Translate to car's position
Scale to car's scale

glPushMatrix();
    Translate to first wheel position
    Rotate by first wheel amount
    Draw wheel
glPopMatrix();

glPushMatrix();
    Translate to second wheel position
    Rotate by second wheel amount
    Draw wheel
glPopMatrix();

... (draw next wheel)

If we were drawing several cars, we could surround the whole block in a pair of glPushMatrix/glPopMatrix so that each car could have its own translation and scale:

glPushMatrix();
    Translate to car's position
    Scale to car's scale

    glPushMatrix();
        Translate to first wheel position
        Rotate by first wheel amount
        Draw wheel
    glPopMatrix();

    glPushMatrix();
        Translate to second wheel position
        Rotate by second wheel amount
        Draw wheel
    glPopMatrix();
    ... (draw next wheel)
glPopMatrix();

... (draw next car)

You can nest up to 32 levels of glPushMatrix (said another way, the matrix stack has a maximum size of 32).

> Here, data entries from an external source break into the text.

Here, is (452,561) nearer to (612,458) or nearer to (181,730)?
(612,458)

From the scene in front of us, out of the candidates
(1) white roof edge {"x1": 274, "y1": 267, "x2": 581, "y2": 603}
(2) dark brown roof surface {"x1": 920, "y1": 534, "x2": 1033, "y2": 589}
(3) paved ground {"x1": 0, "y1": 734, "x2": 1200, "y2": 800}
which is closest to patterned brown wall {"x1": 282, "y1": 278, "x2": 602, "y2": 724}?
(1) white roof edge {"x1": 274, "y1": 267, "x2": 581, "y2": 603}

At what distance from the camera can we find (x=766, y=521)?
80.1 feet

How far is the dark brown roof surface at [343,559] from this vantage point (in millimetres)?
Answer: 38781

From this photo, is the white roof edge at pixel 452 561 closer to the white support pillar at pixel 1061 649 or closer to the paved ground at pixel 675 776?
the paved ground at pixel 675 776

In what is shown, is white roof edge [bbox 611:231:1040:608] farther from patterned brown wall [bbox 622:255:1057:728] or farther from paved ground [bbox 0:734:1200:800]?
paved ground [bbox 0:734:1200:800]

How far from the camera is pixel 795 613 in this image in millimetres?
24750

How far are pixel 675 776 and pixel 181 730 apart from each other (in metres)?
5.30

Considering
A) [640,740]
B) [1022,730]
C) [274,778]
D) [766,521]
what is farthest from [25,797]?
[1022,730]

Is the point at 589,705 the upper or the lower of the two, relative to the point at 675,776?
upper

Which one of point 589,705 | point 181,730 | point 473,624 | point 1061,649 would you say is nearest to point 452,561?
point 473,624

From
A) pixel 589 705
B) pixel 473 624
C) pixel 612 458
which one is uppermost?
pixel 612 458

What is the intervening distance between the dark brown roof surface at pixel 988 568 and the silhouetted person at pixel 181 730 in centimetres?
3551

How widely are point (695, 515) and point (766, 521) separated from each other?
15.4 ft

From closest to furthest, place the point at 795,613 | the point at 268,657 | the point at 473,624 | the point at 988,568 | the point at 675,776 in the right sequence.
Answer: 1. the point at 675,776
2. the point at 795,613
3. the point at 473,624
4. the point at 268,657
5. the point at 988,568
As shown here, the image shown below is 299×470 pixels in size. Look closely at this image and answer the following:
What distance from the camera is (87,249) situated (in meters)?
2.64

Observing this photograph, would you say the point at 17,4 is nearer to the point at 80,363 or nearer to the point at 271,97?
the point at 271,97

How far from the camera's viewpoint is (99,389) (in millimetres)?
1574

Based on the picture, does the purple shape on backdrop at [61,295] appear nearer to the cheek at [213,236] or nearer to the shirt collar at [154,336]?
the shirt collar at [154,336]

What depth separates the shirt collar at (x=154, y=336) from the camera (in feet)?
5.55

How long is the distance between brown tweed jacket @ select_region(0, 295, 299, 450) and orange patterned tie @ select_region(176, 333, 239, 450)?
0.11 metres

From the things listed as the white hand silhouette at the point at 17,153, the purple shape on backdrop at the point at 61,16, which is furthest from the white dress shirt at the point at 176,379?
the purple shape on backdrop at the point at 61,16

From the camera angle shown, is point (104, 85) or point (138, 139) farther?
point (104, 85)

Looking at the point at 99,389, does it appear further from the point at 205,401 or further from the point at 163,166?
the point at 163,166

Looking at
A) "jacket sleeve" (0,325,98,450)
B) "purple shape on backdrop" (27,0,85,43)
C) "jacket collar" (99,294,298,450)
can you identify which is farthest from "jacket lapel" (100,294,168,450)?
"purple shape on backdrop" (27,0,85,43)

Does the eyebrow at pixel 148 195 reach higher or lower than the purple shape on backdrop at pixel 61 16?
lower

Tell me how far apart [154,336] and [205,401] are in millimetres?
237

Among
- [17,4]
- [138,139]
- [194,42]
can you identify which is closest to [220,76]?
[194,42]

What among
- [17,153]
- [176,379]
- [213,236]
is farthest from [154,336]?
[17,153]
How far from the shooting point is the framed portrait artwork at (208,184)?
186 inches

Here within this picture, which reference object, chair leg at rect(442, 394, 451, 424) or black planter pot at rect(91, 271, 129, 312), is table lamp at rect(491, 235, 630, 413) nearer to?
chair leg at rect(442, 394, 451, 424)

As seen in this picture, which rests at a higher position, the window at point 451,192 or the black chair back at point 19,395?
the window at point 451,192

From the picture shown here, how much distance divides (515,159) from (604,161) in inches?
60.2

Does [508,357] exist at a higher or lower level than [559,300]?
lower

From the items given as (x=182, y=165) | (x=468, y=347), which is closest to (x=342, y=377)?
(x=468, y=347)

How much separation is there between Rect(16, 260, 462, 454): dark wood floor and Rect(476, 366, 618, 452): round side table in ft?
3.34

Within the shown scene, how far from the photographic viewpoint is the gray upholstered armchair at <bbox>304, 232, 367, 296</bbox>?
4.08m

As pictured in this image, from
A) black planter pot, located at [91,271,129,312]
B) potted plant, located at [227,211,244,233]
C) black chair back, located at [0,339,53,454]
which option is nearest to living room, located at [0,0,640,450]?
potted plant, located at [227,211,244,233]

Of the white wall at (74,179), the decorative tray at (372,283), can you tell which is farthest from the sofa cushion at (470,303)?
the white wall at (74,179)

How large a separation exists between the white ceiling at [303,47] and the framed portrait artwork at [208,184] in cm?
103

If you glPopMatrix when there's no matrices left in the stack, you will cause a stack underflow. This is an error and will cause your program to behave unpredictably. It's difficult to find the cause of these errors, because by default OpenGL doesn't report errors like this.

You can call glGetError() to return the error code of the last error. If the result is 0, no error has occurred since the last time glGetError was called:

int error = glGetError();
if (error)
    printf("OpenGL error %d\n");

If you do get an error, you'll need to know the meaning of the error code. You could look this up in the header file or specification, but thankfully GLU also provides a function that will return a string for a given error code:

int error = glGetError();
if (error)
    printf("OpenGL error: %s\n", gluErrorString(error));

You should insert this code at the end of your display function to ensure any errors get caught and printed as soon as they happen.

When you do get an error, it can be helpful to copy this code into earlier parts of display to narrow down exactly where the error is occurring.